[Stored dataset items]
◇ ◇ ◇ ◇

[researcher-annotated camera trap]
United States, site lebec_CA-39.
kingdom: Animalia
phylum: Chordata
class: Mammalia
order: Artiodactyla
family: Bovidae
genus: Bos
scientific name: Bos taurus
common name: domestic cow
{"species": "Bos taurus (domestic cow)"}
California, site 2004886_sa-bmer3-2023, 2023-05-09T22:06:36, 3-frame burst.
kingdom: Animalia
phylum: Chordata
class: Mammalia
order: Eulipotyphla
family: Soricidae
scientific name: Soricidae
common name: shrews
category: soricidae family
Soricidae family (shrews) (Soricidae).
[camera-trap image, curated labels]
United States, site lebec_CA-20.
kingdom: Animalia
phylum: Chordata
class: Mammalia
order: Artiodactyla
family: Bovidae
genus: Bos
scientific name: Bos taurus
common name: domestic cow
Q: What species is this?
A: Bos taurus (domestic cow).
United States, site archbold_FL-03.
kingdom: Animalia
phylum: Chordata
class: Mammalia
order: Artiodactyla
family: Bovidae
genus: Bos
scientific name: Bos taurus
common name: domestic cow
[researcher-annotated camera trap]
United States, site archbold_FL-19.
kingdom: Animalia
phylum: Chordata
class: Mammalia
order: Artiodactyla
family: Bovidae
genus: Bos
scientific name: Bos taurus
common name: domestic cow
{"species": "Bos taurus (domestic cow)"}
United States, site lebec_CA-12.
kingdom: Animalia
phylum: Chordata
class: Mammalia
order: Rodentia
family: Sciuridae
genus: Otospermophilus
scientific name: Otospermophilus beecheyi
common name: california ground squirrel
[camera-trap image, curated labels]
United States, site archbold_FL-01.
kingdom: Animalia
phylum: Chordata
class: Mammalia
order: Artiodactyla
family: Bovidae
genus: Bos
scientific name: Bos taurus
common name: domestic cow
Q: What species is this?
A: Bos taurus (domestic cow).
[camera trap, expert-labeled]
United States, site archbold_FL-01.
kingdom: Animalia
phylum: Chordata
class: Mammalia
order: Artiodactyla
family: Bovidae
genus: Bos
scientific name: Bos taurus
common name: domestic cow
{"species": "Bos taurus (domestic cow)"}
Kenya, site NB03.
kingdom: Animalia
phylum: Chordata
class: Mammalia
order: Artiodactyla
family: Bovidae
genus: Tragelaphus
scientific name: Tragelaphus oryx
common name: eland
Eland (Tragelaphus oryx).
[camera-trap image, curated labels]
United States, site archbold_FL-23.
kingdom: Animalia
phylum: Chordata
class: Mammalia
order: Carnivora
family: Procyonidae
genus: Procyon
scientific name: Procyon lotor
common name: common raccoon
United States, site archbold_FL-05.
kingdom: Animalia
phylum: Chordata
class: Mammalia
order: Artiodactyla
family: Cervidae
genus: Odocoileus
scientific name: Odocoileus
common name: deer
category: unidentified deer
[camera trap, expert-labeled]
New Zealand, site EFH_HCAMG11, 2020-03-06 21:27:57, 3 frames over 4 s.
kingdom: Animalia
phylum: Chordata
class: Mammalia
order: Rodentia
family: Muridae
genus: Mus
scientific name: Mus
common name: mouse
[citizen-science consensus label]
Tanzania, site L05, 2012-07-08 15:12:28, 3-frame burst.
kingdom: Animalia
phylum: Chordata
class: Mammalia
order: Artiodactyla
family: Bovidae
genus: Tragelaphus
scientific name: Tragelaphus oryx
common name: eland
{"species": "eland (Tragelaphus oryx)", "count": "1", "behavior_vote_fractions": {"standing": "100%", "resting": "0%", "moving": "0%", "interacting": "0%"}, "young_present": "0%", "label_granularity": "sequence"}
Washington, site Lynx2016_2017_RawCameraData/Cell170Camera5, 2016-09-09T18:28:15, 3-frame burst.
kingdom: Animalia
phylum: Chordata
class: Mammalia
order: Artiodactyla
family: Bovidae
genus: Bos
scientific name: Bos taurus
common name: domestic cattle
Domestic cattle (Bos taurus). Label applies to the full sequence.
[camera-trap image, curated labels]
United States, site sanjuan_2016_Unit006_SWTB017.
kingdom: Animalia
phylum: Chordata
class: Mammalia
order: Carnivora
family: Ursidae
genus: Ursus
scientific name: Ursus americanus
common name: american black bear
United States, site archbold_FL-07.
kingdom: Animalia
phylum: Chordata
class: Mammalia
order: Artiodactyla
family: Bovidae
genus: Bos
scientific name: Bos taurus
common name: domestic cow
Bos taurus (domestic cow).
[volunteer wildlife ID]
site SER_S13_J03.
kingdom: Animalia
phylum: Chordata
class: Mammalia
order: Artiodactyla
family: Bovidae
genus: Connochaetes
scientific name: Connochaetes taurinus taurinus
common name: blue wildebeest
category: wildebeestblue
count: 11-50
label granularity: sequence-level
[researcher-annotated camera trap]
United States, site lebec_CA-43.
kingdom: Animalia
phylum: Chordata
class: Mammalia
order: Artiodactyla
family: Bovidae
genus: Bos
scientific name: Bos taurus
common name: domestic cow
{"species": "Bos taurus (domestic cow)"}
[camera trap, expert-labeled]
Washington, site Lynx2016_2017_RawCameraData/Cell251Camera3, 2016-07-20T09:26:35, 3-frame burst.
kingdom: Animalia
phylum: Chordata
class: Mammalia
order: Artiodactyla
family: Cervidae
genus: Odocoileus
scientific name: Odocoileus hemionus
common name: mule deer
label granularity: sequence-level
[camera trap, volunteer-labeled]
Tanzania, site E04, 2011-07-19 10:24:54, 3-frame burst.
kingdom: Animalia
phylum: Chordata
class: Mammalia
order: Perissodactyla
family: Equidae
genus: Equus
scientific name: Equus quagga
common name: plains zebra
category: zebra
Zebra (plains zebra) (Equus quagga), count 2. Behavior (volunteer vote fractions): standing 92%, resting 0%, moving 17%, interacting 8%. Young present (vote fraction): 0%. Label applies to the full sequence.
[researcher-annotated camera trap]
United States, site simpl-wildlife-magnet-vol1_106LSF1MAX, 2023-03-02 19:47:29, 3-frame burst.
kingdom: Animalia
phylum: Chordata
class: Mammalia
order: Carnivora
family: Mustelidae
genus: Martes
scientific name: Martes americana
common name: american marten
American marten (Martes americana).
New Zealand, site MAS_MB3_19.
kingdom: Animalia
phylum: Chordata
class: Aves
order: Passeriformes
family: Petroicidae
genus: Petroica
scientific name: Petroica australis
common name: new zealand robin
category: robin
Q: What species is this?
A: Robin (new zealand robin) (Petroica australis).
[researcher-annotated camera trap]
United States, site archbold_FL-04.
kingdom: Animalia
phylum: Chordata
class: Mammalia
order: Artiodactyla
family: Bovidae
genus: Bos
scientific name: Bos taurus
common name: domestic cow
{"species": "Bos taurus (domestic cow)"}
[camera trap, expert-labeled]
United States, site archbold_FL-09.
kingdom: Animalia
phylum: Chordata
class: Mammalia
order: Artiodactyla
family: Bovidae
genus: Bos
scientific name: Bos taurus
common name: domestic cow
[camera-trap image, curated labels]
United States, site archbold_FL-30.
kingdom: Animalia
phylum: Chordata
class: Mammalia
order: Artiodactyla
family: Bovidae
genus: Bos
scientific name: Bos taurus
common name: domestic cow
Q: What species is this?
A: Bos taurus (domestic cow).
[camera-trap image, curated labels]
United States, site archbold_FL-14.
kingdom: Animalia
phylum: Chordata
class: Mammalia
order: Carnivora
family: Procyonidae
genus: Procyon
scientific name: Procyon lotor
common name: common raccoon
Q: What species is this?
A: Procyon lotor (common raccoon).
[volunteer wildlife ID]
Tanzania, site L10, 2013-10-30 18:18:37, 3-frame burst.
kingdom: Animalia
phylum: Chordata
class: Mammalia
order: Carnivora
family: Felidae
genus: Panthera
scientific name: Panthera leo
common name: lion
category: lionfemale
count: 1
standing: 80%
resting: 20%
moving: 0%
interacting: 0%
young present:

◇ ◇ ◇ ◇

**Your objective**
Line by line, print the records above exactly as they stand.

**Exercise result**
[researcher-annotated camera trap]
United States, site lebec_CA-39.
kingdom: Animalia
phylum: Chordata
class: Mammalia
order: Artiodactyla
family: Bovidae
genus: Bos
scientific name: Bos taurus
common name: domestic cow
{"species": "Bos taurus (domestic cow)"}
California, site 2004886_sa-bmer3-2023, 2023-05-09T22:06:36, 3-frame burst.
kingdom: Animalia
phylum: Chordata
class: Mammalia
order: Eulipotyphla
family: Soricidae
scientific name: Soricidae
common name: shrews
category: soricidae family
Soricidae family (shrews) (Soricidae).
[camera-trap image, curated labels]
United States, site lebec_CA-20.
kingdom: Animalia
phylum: Chordata
class: Mammalia
order: Artiodactyla
family: Bovidae
genus: Bos
scientific name: Bos taurus
common name: domestic cow
Q: What species is this?
A: Bos taurus (domestic cow).
United States, site archbold_FL-03.
kingdom: Animalia
phylum: Chordata
class: Mammalia
order: Artiodactyla
family: Bovidae
genus: Bos
scientific name: Bos taurus
common name: domestic cow
[researcher-annotated camera trap]
United States, site archbold_FL-19.
kingdom: Animalia
phylum: Chordata
class: Mammalia
order: Artiodactyla
family: Bovidae
genus: Bos
scientific name: Bos taurus
common name: domestic cow
{"species": "Bos taurus (domestic cow)"}
United States, site lebec_CA-12.
kingdom: Animalia
phylum: Chordata
class: Mammalia
order: Rodentia
family: Sciuridae
genus: Otospermophilus
scientific name: Otospermophilus beecheyi
common name: california ground squirrel
[camera-trap image, curated labels]
United States, site archbold_FL-01.
kingdom: Animalia
phylum: Chordata
class: Mammalia
order: Artiodactyla
family: Bovidae
genus: Bos
scientific name: Bos taurus
common name: domestic cow
Q: What species is this?
A: Bos taurus (domestic cow).
[camera trap, expert-labeled]
United States, site archbold_FL-01.
kingdom: Animalia
phylum: Chordata
class: Mammalia
order: Artiodactyla
family: Bovidae
genus: Bos
scientific name: Bos taurus
common name: domestic cow
{"species": "Bos taurus (domestic cow)"}
Kenya, site NB03.
kingdom: Animalia
phylum: Chordata
class: Mammalia
order: Artiodactyla
family: Bovidae
genus: Tragelaphus
scientific name: Tragelaphus oryx
common name: eland
Eland (Tragelaphus oryx).
[camera-trap image, curated labels]
United States, site archbold_FL-23.
kingdom: Animalia
phylum: Chordata
class: Mammalia
order: Carnivora
family: Procyonidae
genus: Procyon
scientific name: Procyon lotor
common name: common raccoon
United States, site archbold_FL-05.
kingdom: Animalia
phylum: Chordata
class: Mammalia
order: Artiodactyla
family: Cervidae
genus: Odocoileus
scientific name: Odocoileus
common name: deer
category: unidentified deer
[camera trap, expert-labeled]
New Zealand, site EFH_HCAMG11, 2020-03-06 21:27:57, 3 frames over 4 s.
kingdom: Animalia
phylum: Chordata
class: Mammalia
order: Rodentia
family: Muridae
genus: Mus
scientific name: Mus
common name: mouse
[citizen-science consensus label]
Tanzania, site L05, 2012-07-08 15:12:28, 3-frame burst.
kingdom: Animalia
phylum: Chordata
class: Mammalia
order: Artiodactyla
family: Bovidae
genus: Tragelaphus
scientific name: Tragelaphus oryx
common name: eland
{"species": "eland (Tragelaphus oryx)", "count": "1", "behavior_vote_fractions": {"standing": "100%", "resting": "0%", "moving": "0%", "interacting": "0%"}, "young_present": "0%", "label_granularity": "sequence"}
Washington, site Lynx2016_2017_RawCameraData/Cell170Camera5, 2016-09-09T18:28:15, 3-frame burst.
kingdom: Animalia
phylum: Chordata
class: Mammalia
order: Artiodactyla
family: Bovidae
genus: Bos
scientific name: Bos taurus
common name: domestic cattle
Domestic cattle (Bos taurus). Label applies to the full sequence.
[camera-trap image, curated labels]
United States, site sanjuan_2016_Unit006_SWTB017.
kingdom: Animalia
phylum: Chordata
class: Mammalia
order: Carnivora
family: Ursidae
genus: Ursus
scientific name: Ursus americanus
common name: american black bear
United States, site archbold_FL-07.
kingdom: Animalia
phylum: Chordata
class: Mammalia
order: Artiodactyla
family: Bovidae
genus: Bos
scientific name: Bos taurus
common name: domestic cow
Bos taurus (domestic cow).
[volunteer wildlife ID]
site SER_S13_J03.
kingdom: Animalia
phylum: Chordata
class: Mammalia
order: Artiodactyla
family: Bovidae
genus: Connochaetes
scientific name: Connochaetes taurinus taurinus
common name: blue wildebeest
category: wildebeestblue
count: 11-50
label granularity: sequence-level
[researcher-annotated camera trap]
United States, site lebec_CA-43.
kingdom: Animalia
phylum: Chordata
class: Mammalia
order: Artiodactyla
family: Bovidae
genus: Bos
scientific name: Bos taurus
common name: domestic cow
{"species": "Bos taurus (domestic cow)"}
[camera trap, expert-labeled]
Washington, site Lynx2016_2017_RawCameraData/Cell251Camera3, 2016-07-20T09:26:35, 3-frame burst.
kingdom: Animalia
phylum: Chordata
class: Mammalia
order: Artiodactyla
family: Cervidae
genus: Odocoileus
scientific name: Odocoileus hemionus
common name: mule deer
label granularity: sequence-level
[camera trap, volunteer-labeled]
Tanzania, site E04, 2011-07-19 10:24:54, 3-frame burst.
kingdom: Animalia
phylum: Chordata
class: Mammalia
order: Perissodactyla
family: Equidae
genus: Equus
scientific name: Equus quagga
common name: plains zebra
category: zebra
Zebra (plains zebra) (Equus quagga), count 2. Behavior (volunteer vote fractions): standing 92%, resting 0%, moving 17%, interacting 8%. Young present (vote fraction): 0%. Label applies to the full sequence.
[researcher-annotated camera trap]
United States, site simpl-wildlife-magnet-vol1_106LSF1MAX, 2023-03-02 19:47:29, 3-frame burst.
kingdom: Animalia
phylum: Chordata
class: Mammalia
order: Carnivora
family: Mustelidae
genus: Martes
scientific name: Martes americana
common name: american marten
American marten (Martes americana).
New Zealand, site MAS_MB3_19.
kingdom: Animalia
phylum: Chordata
class: Aves
order: Passeriformes
family: Petroicidae
genus: Petroica
scientific name: Petroica australis
common name: new zealand robin
category: robin
Q: What species is this?
A: Robin (new zealand robin) (Petroica australis).
[researcher-annotated camera trap]
United States, site archbold_FL-04.
kingdom: Animalia
phylum: Chordata
class: Mammalia
order: Artiodactyla
family: Bovidae
genus: Bos
scientific name: Bos taurus
common name: domestic cow
{"species": "Bos taurus (domestic cow)"}
[camera trap, expert-labeled]
United States, site archbold_FL-09.
kingdom: Animalia
phylum: Chordata
class: Mammalia
order: Artiodactyla
family: Bovidae
genus: Bos
scientific name: Bos taurus
common name: domestic cow
[camera-trap image, curated labels]
United States, site archbold_FL-30.
kingdom: Animalia
phylum: Chordata
class: Mammalia
order: Artiodactyla
family: Bovidae
genus: Bos
scientific name: Bos taurus
common name: domestic cow
Q: What species is this?
A: Bos taurus (domestic cow).
[camera-trap image, curated labels]
United States, site archbold_FL-14.
kingdom: Animalia
phylum: Chordata
class: Mammalia
order: Carnivora
family: Procyonidae
genus: Procyon
scientific name: Procyon lotor
common name: common raccoon
Q: What species is this?
A: Procyon lotor (common raccoon).
[volunteer wildlife ID]
Tanzania, site L10, 2013-10-30 18:18:37, 3-frame burst.
kingdom: Animalia
phylum: Chordata
class: Mammalia
order: Carnivora
family: Felidae
genus: Panthera
scientific name: Panthera leo
common name: lion
category: lionfemale
count: 1
standing: 80%
resting: 20%
moving: 0%
interacting: 0%
young present:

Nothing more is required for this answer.